An Amazing Week

“The arc of the moral universe is long, but it bends towards justice.”
—Martin Luther King Jr.

Usually I don’t use this space to comment on national issues but I believe that history will record this week to be a momentous one in our nation’s story.  That demands comment.

Confederate flag

The history of the American Civil War is high on the list of things that interest me but the Civil War ended 150 years ago and its relics should be relegated to museums for study and remembrance.  This is especially true for the Confederate flag because that flag has, since the Civil War, taken on an ominous, secondary meaning.  It was during the Civil Rights movement of the 1960s that the Confederate flag had its revival.  It has come to be used not as symbol of brave soldiers but of modern racism that permeates our society and drives so much of the conflict in our politics today.

If people want to wear the Confederate flag on their clothing or fly it in their yard, that’s their business.  But it should not fly over public buildings.  Fortunately, that practice seems destined to come to an end.

As for whether the Confederate flag should be sold at Walmart, or on eBay, or displayed by NASCAR, that’s up to those organizations.  That’s capitalism.  And the fact that those three entities and so many others chose this week to shed that flag from their inventories is not them succumbing to political correctness.  Rather it is them analyzing their market, both present and future, and determining that they no longer wanted to be associated with the Confederate flag and the things that it stands for today.

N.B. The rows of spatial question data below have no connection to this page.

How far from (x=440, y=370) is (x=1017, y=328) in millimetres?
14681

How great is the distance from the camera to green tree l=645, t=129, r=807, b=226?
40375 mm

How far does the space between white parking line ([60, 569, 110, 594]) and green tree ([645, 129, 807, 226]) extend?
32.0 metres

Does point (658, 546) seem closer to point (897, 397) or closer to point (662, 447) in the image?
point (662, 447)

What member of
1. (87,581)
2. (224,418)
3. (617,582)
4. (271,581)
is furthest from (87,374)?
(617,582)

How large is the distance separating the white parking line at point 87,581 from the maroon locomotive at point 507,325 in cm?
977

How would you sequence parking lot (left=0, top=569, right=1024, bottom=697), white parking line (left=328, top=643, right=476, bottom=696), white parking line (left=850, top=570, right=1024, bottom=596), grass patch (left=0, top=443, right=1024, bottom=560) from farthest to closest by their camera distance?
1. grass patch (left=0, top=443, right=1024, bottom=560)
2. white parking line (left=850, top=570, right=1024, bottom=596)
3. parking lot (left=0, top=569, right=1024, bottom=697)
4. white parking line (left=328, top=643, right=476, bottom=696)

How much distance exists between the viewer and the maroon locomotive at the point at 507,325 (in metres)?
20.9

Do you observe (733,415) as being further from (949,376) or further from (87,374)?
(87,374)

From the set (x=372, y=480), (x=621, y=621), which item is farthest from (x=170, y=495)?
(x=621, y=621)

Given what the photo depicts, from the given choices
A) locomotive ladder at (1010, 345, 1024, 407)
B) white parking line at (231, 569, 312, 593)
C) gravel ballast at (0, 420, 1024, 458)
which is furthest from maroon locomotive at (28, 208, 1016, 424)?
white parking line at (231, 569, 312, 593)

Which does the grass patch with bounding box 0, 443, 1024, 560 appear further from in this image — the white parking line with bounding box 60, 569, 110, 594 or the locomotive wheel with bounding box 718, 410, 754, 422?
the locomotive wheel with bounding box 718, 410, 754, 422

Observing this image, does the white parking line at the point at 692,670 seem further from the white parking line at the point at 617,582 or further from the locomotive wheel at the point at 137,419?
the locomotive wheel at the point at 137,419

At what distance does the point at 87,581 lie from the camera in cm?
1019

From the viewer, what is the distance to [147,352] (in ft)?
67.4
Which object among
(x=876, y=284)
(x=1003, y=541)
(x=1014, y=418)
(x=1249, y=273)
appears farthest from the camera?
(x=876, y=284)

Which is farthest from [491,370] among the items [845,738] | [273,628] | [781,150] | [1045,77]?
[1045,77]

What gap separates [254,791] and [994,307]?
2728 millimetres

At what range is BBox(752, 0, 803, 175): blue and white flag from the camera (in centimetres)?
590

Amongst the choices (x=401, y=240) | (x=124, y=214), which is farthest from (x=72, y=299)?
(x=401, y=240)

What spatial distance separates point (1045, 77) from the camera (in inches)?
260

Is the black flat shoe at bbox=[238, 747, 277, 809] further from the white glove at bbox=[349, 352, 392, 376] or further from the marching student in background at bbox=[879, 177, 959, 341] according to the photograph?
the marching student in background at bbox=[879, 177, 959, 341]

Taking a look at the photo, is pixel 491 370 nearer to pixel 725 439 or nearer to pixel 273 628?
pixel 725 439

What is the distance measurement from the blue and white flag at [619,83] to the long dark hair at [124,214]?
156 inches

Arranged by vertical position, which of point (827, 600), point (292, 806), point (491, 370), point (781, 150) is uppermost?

The cynic in me suspects the firearms industry is quite content with the direction of this debate.  We’re all talking about the Confederate flag and racism in America – important things to discuss, certainly – when we should also be talking about guns and why those set on using them to commit dastardly crimes find it so easy to arm themselves.  But this is a celebratory story so we’ll leave guns to another day.

Obamacare

By a six to three decision on Thursday, the United States Supreme Court rejected a major legal attack on the Affordable Care Act.  An essential component of Obamacare is state-level insurance marketplaces (called “exchanges”) where individuals who do not have health insurance through their employer can purchase policies at affordable prices.  To ensure that those prices are affordable, the act provides Federal subsidies on an income-based sliding scale to many of these individual policy purchasers.  The act also stated that the Federal government would establish and exchange in any state that did not create its own.  Quite a few states either refused to create exchanges or chose not to.

The present challenge seized on the section of the law that provided the subsidies to individuals.  In the bill that was enacted, the language said subsidies could be paid to any individual enrolled in an exchange established by a state.  The challengers argued that since it did not mention exchanges created by the Federal government for individual states, people who purchased insurance through Federally-created exchanges should be ineligible for the subsidies.

If the court had agreed with the challengers, it would have killed Obamacare because without the subsidies, people could not afford insurance and would cease carrying it.  With plunging numbers of participants, insurance rates would skyrocket driving even more people out of the market.  That would kill Obamacare and deprive the 4 million people depending on those subsidies to have health insurance into the uninsured column.

Fortunately, a majority of the Supreme Court found that while this section of the Affordable Care Act was “inartfully” written, the Congressional intent was clear from a fair reading of the entire bill: Congress intended to increase health insurance coverage for individuals, not deprive them of it.

I was relieved by this decision.  My own preference would be a single-payer, Medicaid for all type of system but that is just not going to happen in America anytime soon.  Thus, we have this crazy quilt of Obamacare which is much better than the alternative of millions of individuals without health insurance.

Like the Confederate flag, I believe capitalism was a major if not the determining factor in this decision.  Healthcare is a $2.9 billion industry in the United States and it seems to be thriving under Obamacare.  There’s a lot of profit that would have been lost had Obamacare ended.  Don’t underestimate that as a major factor in the court’s decision.  But whatever its rational, upholding the healthcare law was a great decision by the court.

Same Sex Marriage

The turning point for me came back in 2003 when I first read Margaret Marshall’s opinion in Goodridge v Department of Public Health, the Supreme Judicial Court decision that established the right to same sex marriage in Massachusetts.  Before that I was a “civil union” person, reasoning that equality could be achieved by affording same sex couples all of the rights and privileges of marriage just let’s not call it marriage.  Today, I am embarrassed that I once felt that way but grateful to Chief Justice Marshall’s eloquent decision which immediately persuaded me that the term “marriage” itself has such important connotations and implications that to deprive same sex couples of the use of that term was unjust.  That was especially true when there was no good reason not to apply the term “marriage” to same sex unions.

Today I find the arguments against same sex marriage to be utterly incomprehensible.  While it is clear that the rest of the country was also moving in this direction, today’s Supreme Court decision gives America a major shove onto the correct side of history on this issue.  But as is the case with Civil Rights, the law can’t change what is in people’s hearts, good or bad, so it is as important as ever to speak out on the wisdom of this decision and the wrongfulness of the opinions held by those who continue to oppose it.